Fibrosis is a key driver of chronic kidney disease. The polyubiquitinated form of PTEN is associated with kidney disease in animal studies and is a marker of a pro-fibrotic mechanism, which theoretically could be at play in DKD, Dr. Looker said.
“We were interested to see if this modified form of PTEN might be predictive of DKD progression and we are well placed to address that issue as we have a decades-long partnership with local American Indians who have taken part in a series of kidney function studies run by the NIDDK over the past 40 years,” she explained.
Using stored serum from these studies, the researchers measured this modified form of PTEN in 154 women and 80 men with or at high risk for DKD.
During a median follow-up of 6.3 years, higher serum levels of modified PTEN were associated with a nearly four-fold greater risk of at least a 40% loss of glomerular filtration rate (HR, 3.95 for the fourth versus first quartile; P<0001), the researchers report in the American Journal of Kidney Diseases.

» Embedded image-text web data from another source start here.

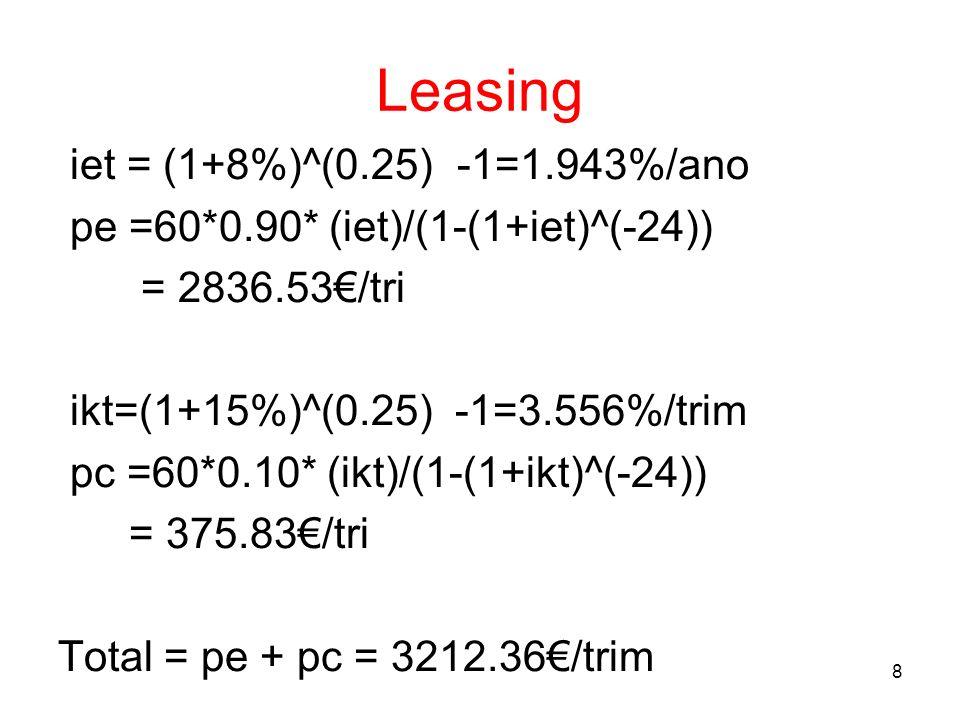 Leasing iet = (1+8%)^(0.25) -1=1.943%/ano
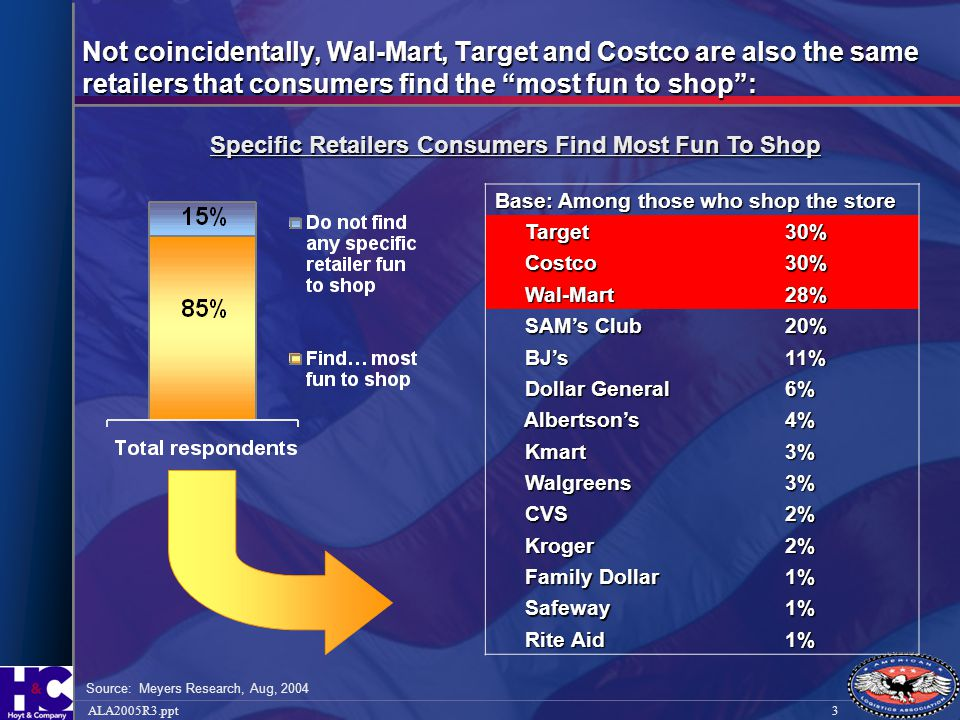 14ALA2005R3.ppt Wal-Mart Buying – How Buyers are Measured  Sales UnitsUnits DollarsDollars  Profit dollars  Margin %  Turns  Markdowns (e.g., maintained margin)  In-stock  Comparable store sales growth (in certain categories)  Less tangible measures: Respect for the individualRespect for the individual Service to customersService to customers Strive for excellenceStrive for excellence Wal-Mart Buyer – Key Performance Measures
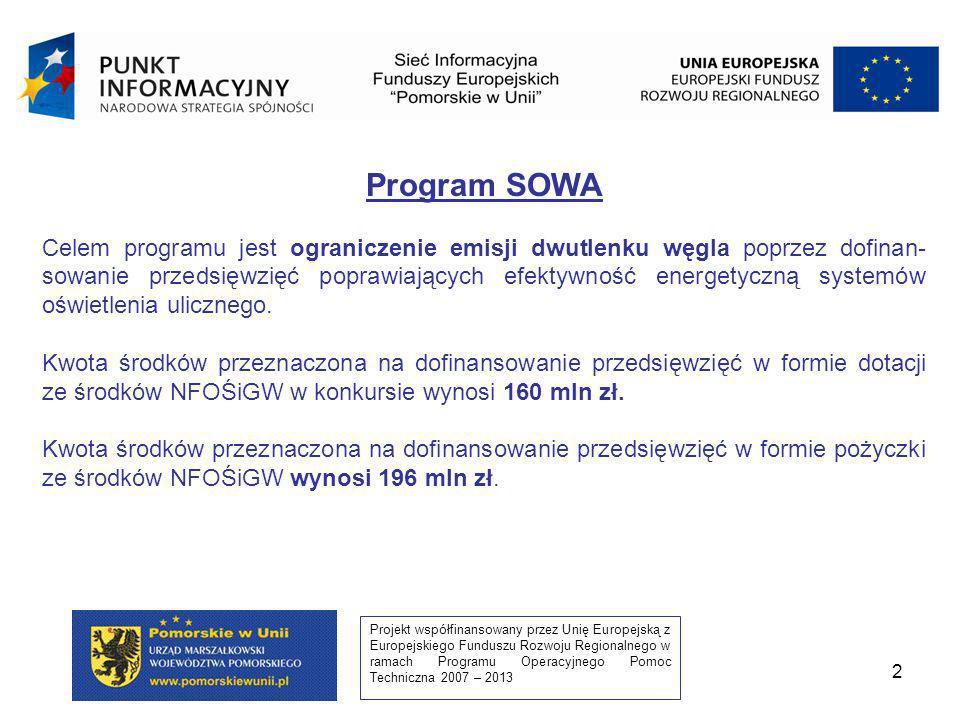 Projekt współfinansowany przez Unię Europejską z Europejskiego Funduszu Rozwoju Regionalnego w ramach Programu Operacyjnego Pomoc Techniczna 2007 – 2013 3 Dofinansowanie w I konkursie udzielane będzie w formie dotacji do 45% kosztów kwalifikowanych przedsięwzięcia.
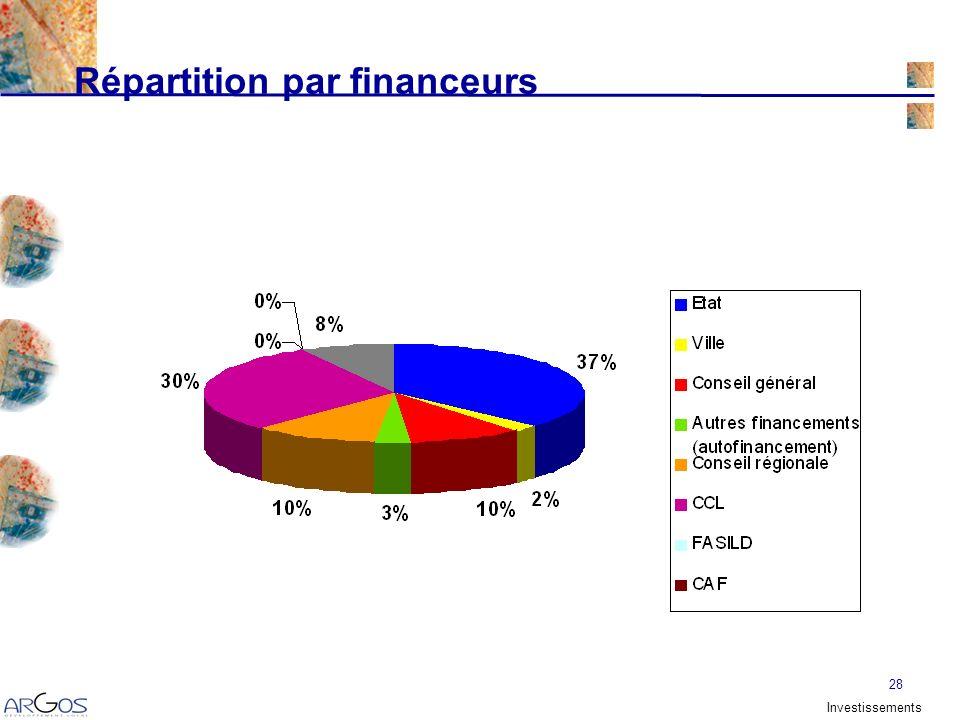 28 Répartition par financeurs Investissements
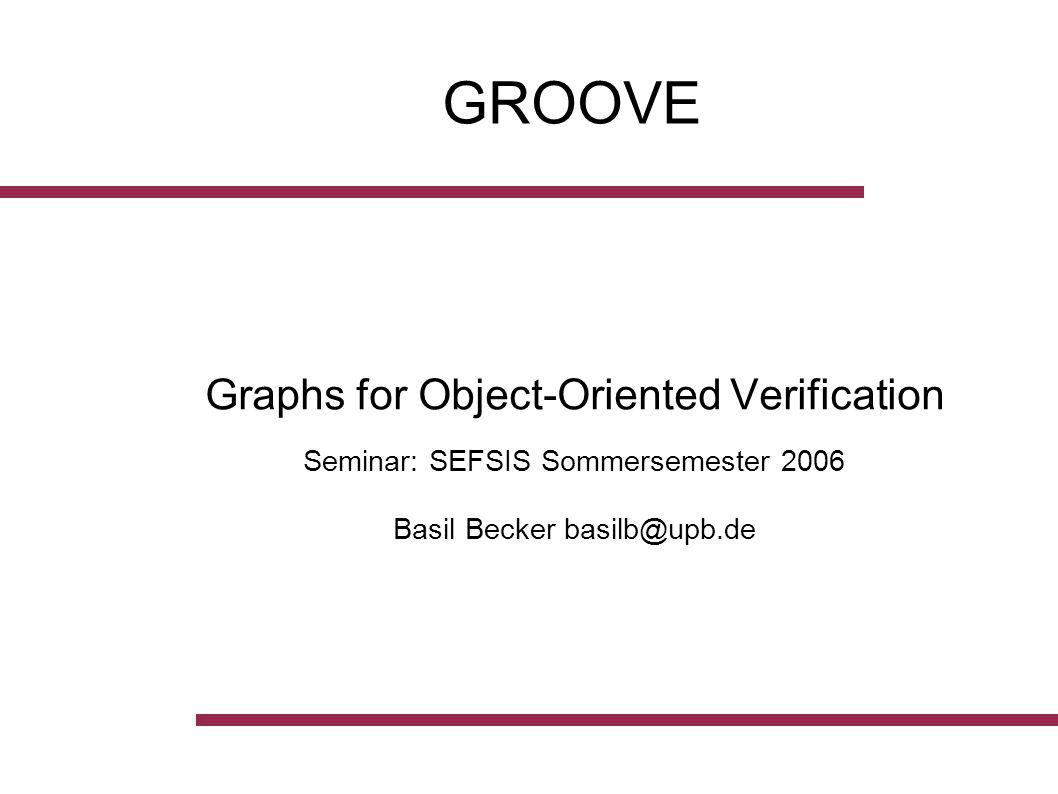 25.07.2006Basil Becker, Vortrag über GROOVE 12 GP in Groove wie Graphen Löschen, Erzeugen Knoten oder Kanten über best.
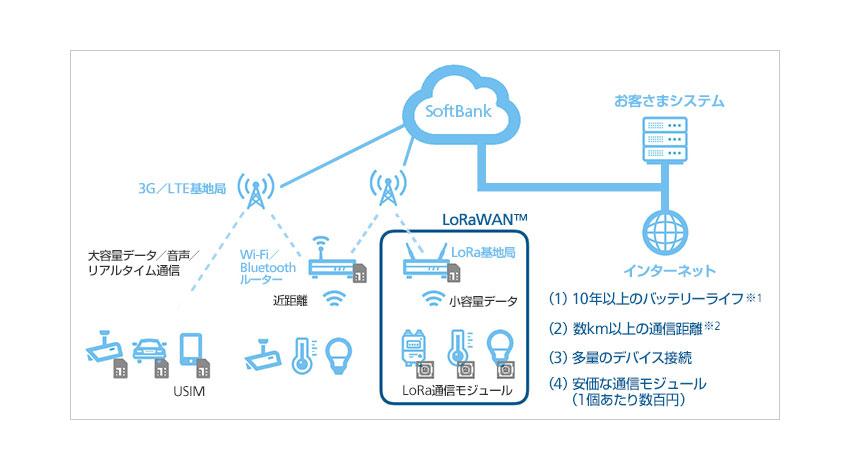 ソフトバンク、低消費電力でのIoTを実現する「LoRaWAN™」提供開始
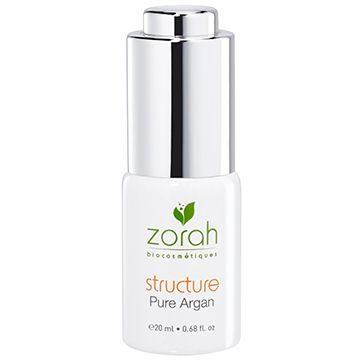 ZORAH – structure bioserum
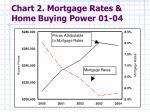 chart 2 mortgage rates home buying power 01 04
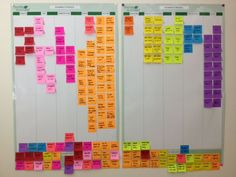 Need to organize a lot of projects? use this whiteboard with colored post-its system; it's a great visual snapshot of all your projects or to-do's; by Alejandra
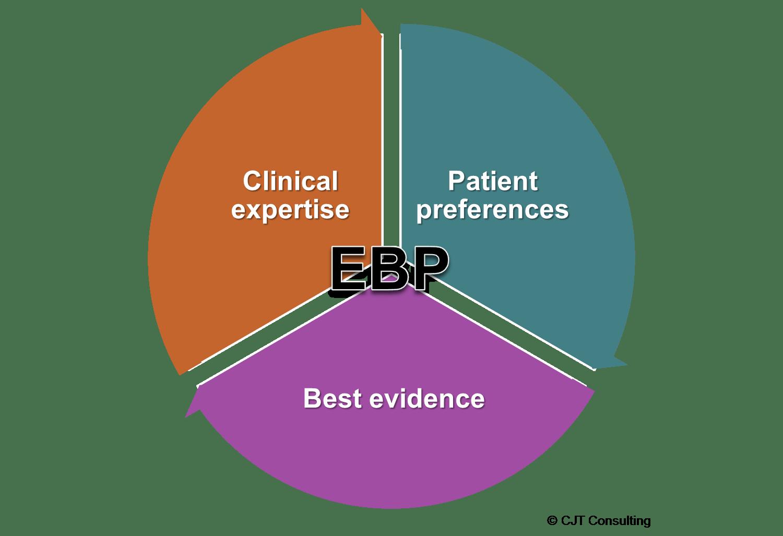 best practice evidence based nursing procedures example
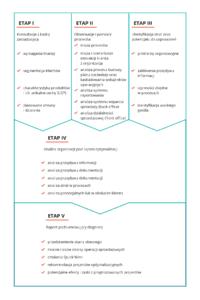 Etapy diagnozy procesu sprzedażowego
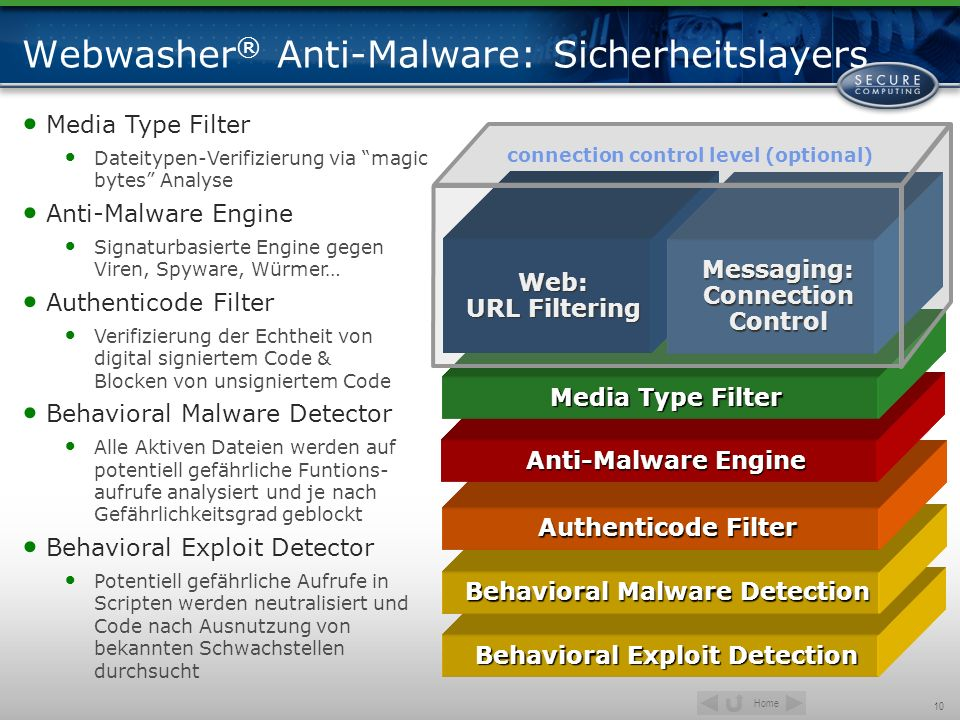 Home 10 Webwasher ® Anti-Malware: Sicherheitslayers Behavioral Exploit Detection Behavioral Malware Detection Authenticode Filter Anti-Malware Engine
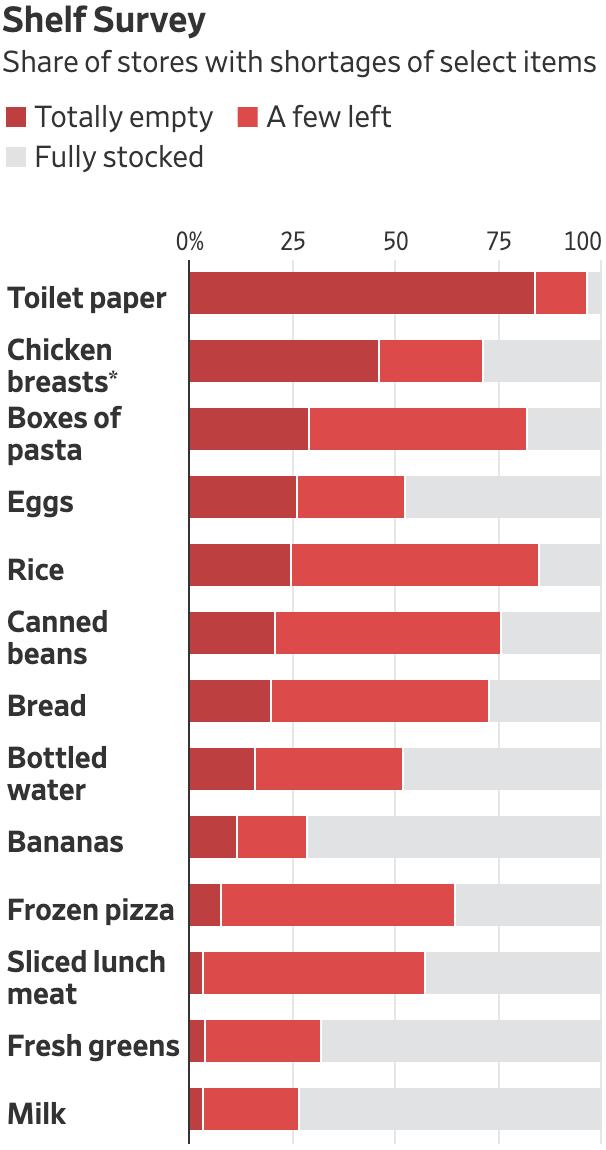 Сколько товаров осталось в продовольственных магазинах США на 15—17 марта. Бордовый — товара нет, красный — осталось немного, серый — есть достаточный запас на складе. Виды товаров: туалетная бумага, куриная грудка, паста, яйца, рис, консервированные бобы, хлеб, бутилированная вода, бананы, замороженная пицца, нарезанное мясо, свежие овощи, молоко. Источник: TheWall Street Journal
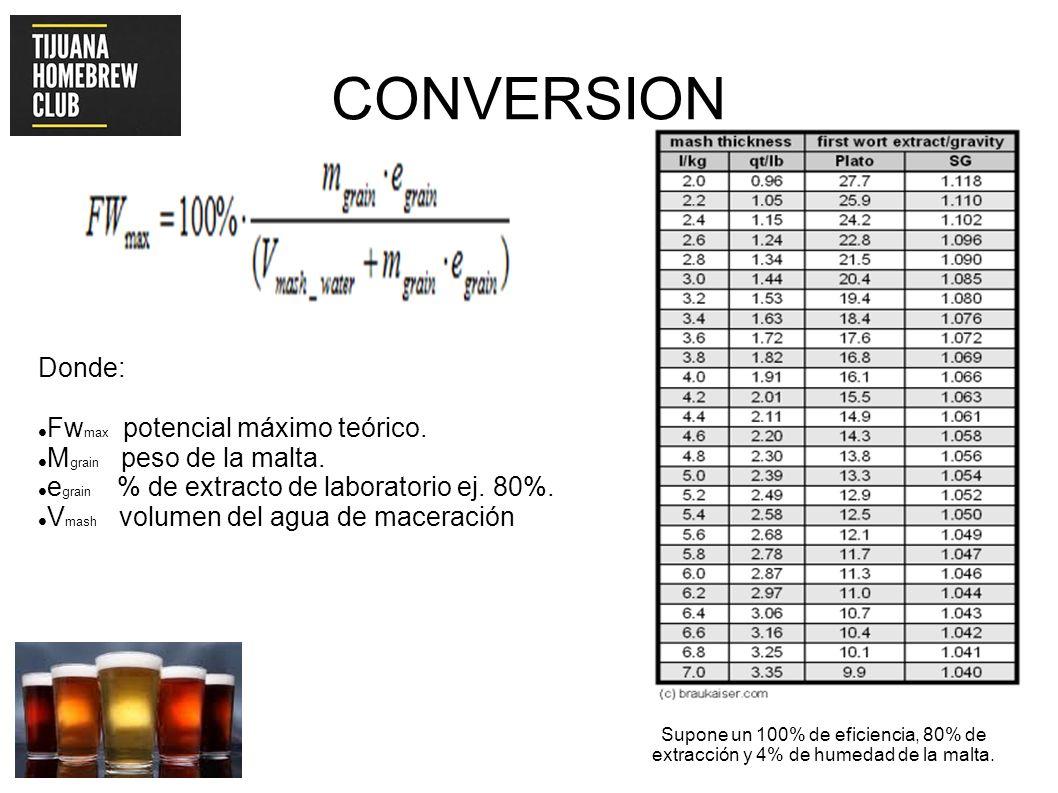 Donde: Fw max potencial máximo teórico. M grain peso de la malta. e grain % de extracto de laboratorio ej. 80%. V mash volumen del agua de maceración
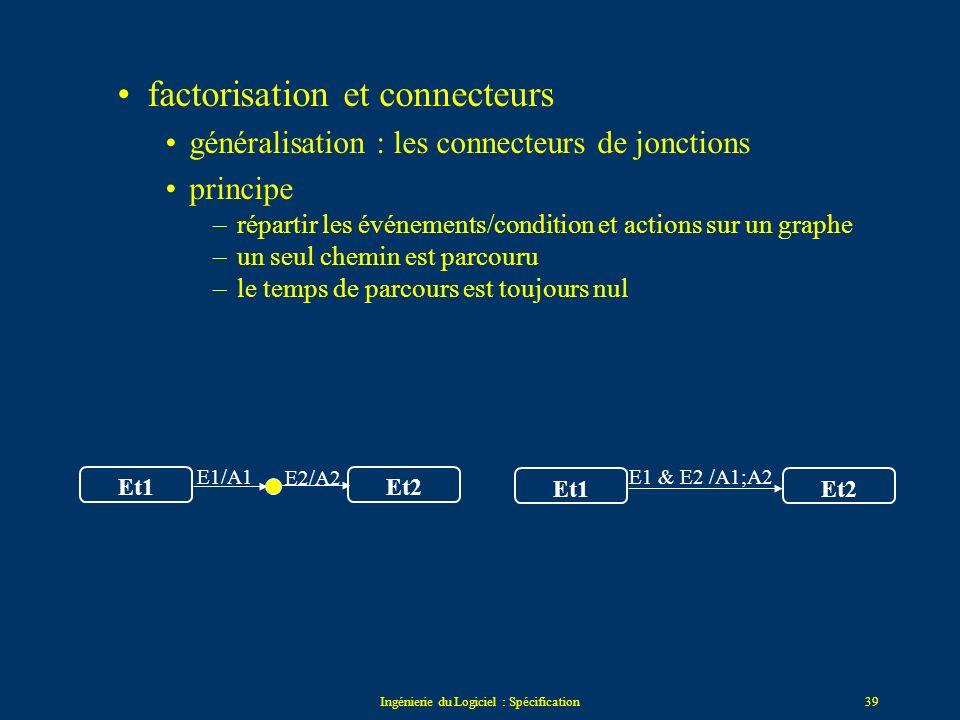 Ingénierie du Logiciel : Spécification38 factorisation et connecteurs –S-connecteurs : switch connectors (factorisation des événements) Attente de com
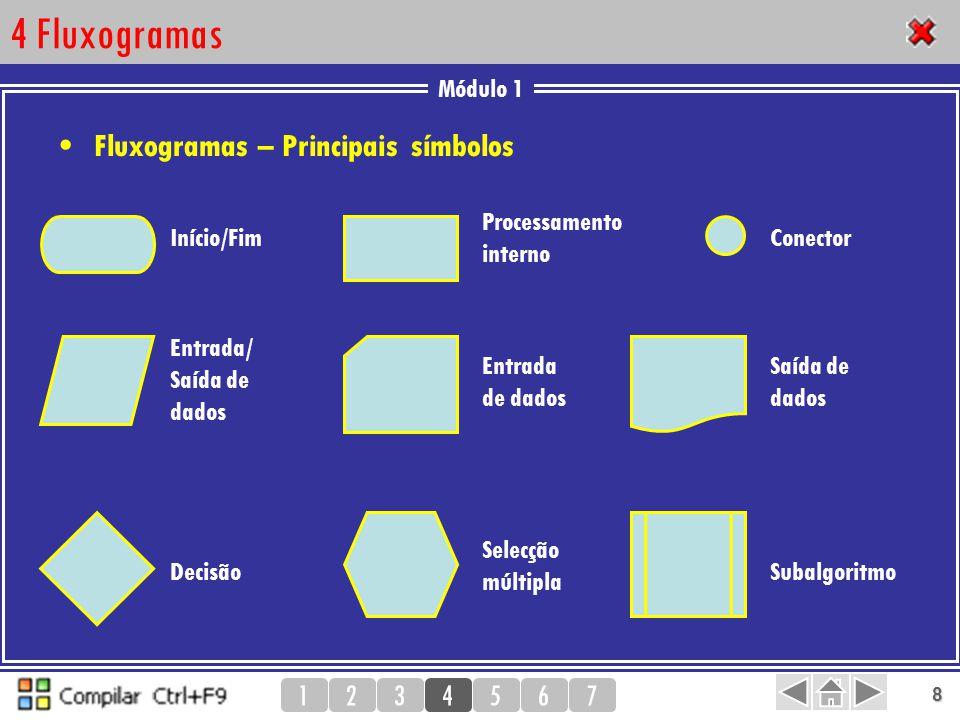 Módulo 1 1234567 9 4 Fluxogramas Linguagem simbólica 4 Problema: Calcular X Y Início Fim BASE, EXP PRODUTO  BASE CONTADOR  1 CONTADOR < EXP PRODUTO  PRODUTO * BASE CONTADOR  CONTADOR + 1 PRODUTO V F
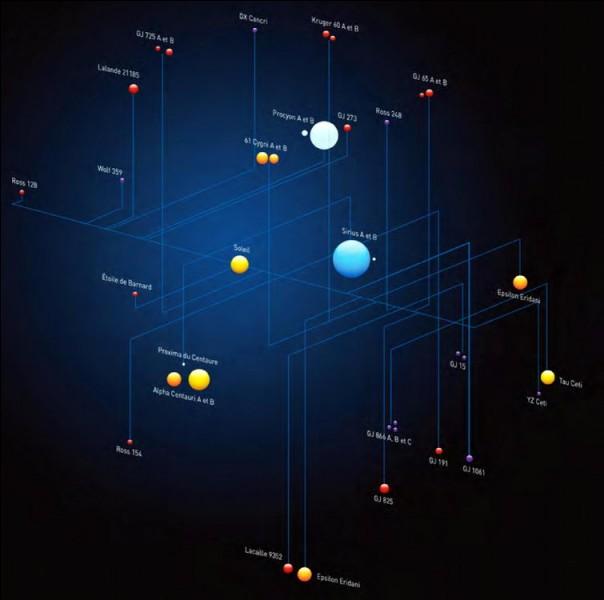 Quelle est l'étoile la plus proche de la notre ?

Higher levels of modified PTEN were also associated with a more than a five-fold increased risk of the onset of kidney failure over a median follow-up of 15.8 years (HR, 5.66 for quartile four versus one; P=0.001).
“We were also able to show in a smaller sub-group of participants who had earlier undergone research kidney biopsies that serum measures of this modified form of PTEN were also associated with structural lesions that are among the earliest signs of DKD,” Dr. Looker told Reuters Health.
“This is new data and further work needs to be done before it can be included in clinical practice,” she cautioned. “Further study of the role of this form of PTEN in human disease is important and hopefully we will see other studies looking to replicate our findings in other populations.”